Files Required for ID Unification Workflow
To set up a Unification Workflow, the following two files are essential:
- Dig file : Used to invoke the Unification Workflow.
- YAML file : Defines the data sources and stitching keys used for ID unification.
This document provides detailed instructions on how to write these files. It includes all available options, so refer to this guide if you're uncertain about specific configurations.
Writing a dig File
The following example serves as a template for creating a dig
file. The file primarily sets options for running the Unification Workflow (WF). You can use this as a basic template for your implementation.
+call_unification:
http_call>: https://api-cdp.treasuredata.com/unifications/workflow_call
headers:
- authorization: ${secret:td.apikey}
method: POST
retry: true
content_format: json
content:
run_canonical_ids: true
run_enrichments: true
run_master_tables: true
full_refresh: true
keep_debug_tables: true
unification:
!include : unification_ex1.yml
http_call Operator
This operator triggers the Unification Workflow. The endpoint URL depends on your account's region:
Region | URL |
---|---|
US | https://api-cdp.treasuredata.com/unifications/workflow_call |
EU01 | https://api-cdp.eu01.treasuredata.com/unifications/workflow_call |
Tokyo | https://api-cdp.treasuredata.co.jp/unifications/workflow_call |
Korea | https://api-cdp.ap02.treasuredata.com/unifications/workflow_call |
Headers
Authentication is performed using the td.apikey
secret, which contains the Master API Key for your account. No manual setup of the secret is required because it is auto-generated for ID Unification WF.
Warning
If you manually define a td.apikey
secret, ensure it is formatted differently than a standard API Key.
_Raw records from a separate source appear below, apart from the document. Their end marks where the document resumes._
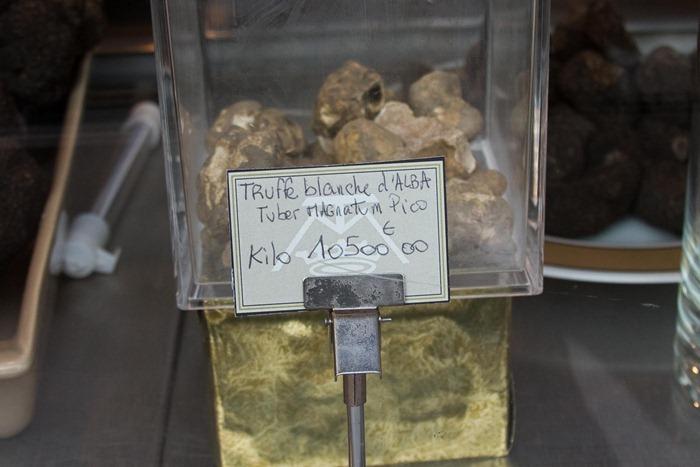 2008 Dec 28 Paris Truffles_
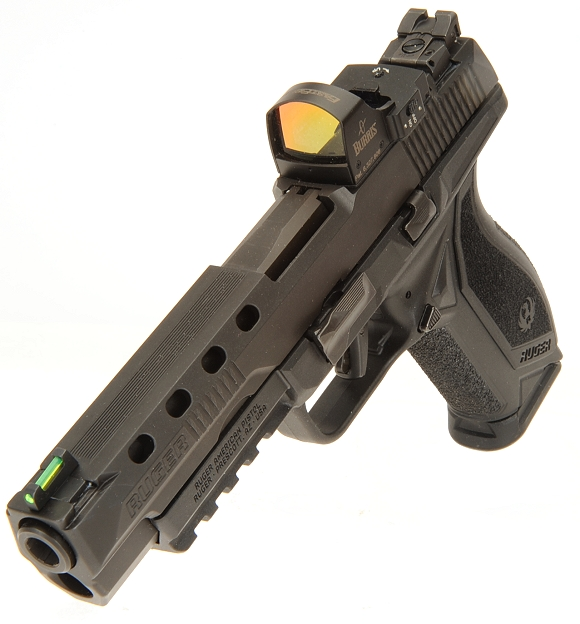 Ruger American Pistol – Competition 9mm Luger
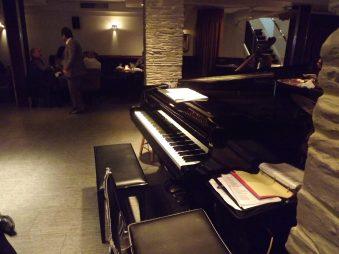a Centro Gig 2011 (4)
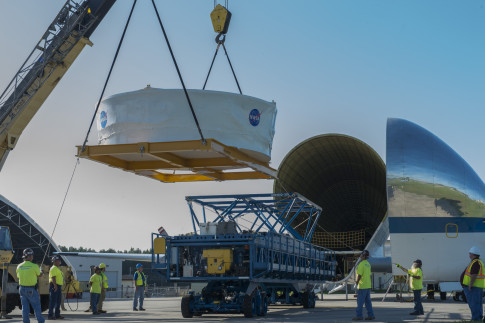 SLS Test Hardware Loaded into NASA`s Super Guppy Aircraft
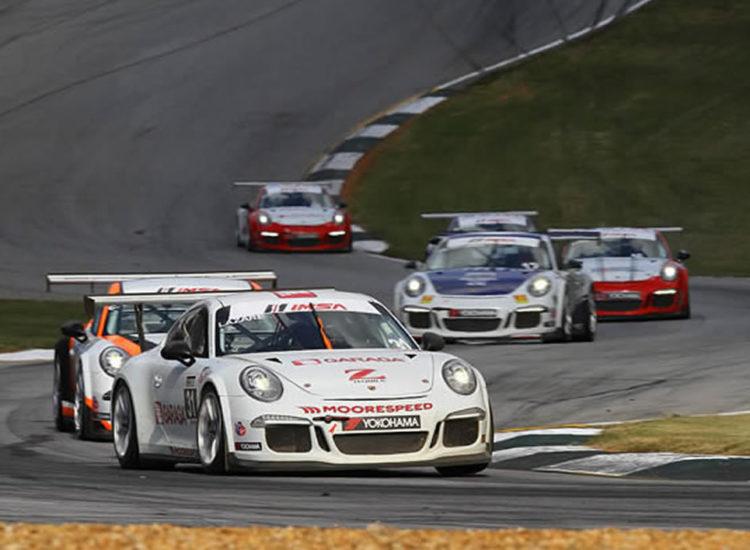 Moorespeed Professional Racing History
Prepend TD1
(with a space) to the API Key value, e.g., TD1 24/939***
. Improper formatting may cause authentication failures.
Content Options
The content
section defines execution options for the ID Unification Workflow and includes a reference to a yml
file.
Option Name | Required? | Default Value | Description |
---|---|---|---|
keep_debug_tables |
Optional | false |
Set to false to discard intermediate debug tables. |
run_canonical_ids |
Optional | true |
Set to false to skip the canonical ID generation process. |
run_enrichments |
Optional | true |
Set to false to skip the enrichment process for canonical IDs. |
run_master_tables |
Optional | true |
Set to false to skip the master table generation process. |
full_refresh |
Optional | true |
If false , performs incremental updates instead of full refreshes. As described in the doc, incremental_update will run full refreshes every 3 days |
Recommendation
Keep run_*
options set to true
to ensure all necessary processes are executed. For keep_debug_tables
, set it to true
. This will help to vidualize the ID Unification statitics later. Configure full_refresh: false
only when incremental updates are required.
Writing a yml File
The example below demonstrates how to write the referenced yml
file (unification_ex1.yml
) from the dig
file example.
name: production
keys:
- name: td_client_id
valid_regexp: "[0-9a-fA-F]{8}-..."
invalid_texts: ['']
- name: td_global_id
valid_regexp: "[0-9a-fA-F]{8}-..."
invalid_texts: ['', '0000000000-...']
- name: email
valid_regexp: ".*@.*"
tables:
- database: prod
table: pageviews
incremental_columns: [updated_at, id]
key_columns:
- {column: td_client_id, key: td_client_id}
- database: brand2
table: pageviews
as: brand2_pageviews
key_columns:
- {column: td_client_id, key: td_client_id}
- {column: td_global_id, key: td_global_id}
- {column: email, key: email}
- database: prod
table: contacts
key_columns:
- {column: email, key: email}
canonical_ids:
- name: browser_id
merge_by_keys: [td_client_id, td_global_id]
master_tables:
- name: marketing_master
canonical_id: browser_id
attributes:
- name: browser_id
source_canonical_id: browser_id
- name: email
source_columns:
- {table: contacts, column: email}
Names
Specifies the name of this Unification. This name will be entered as the database name (cdp_unification_${name}
) that will store the output of the ID Unification. In the above example, the cdp_unification_production database
is created and the output is stored.
Keys
Define the keys used for stitching IDs across all tables.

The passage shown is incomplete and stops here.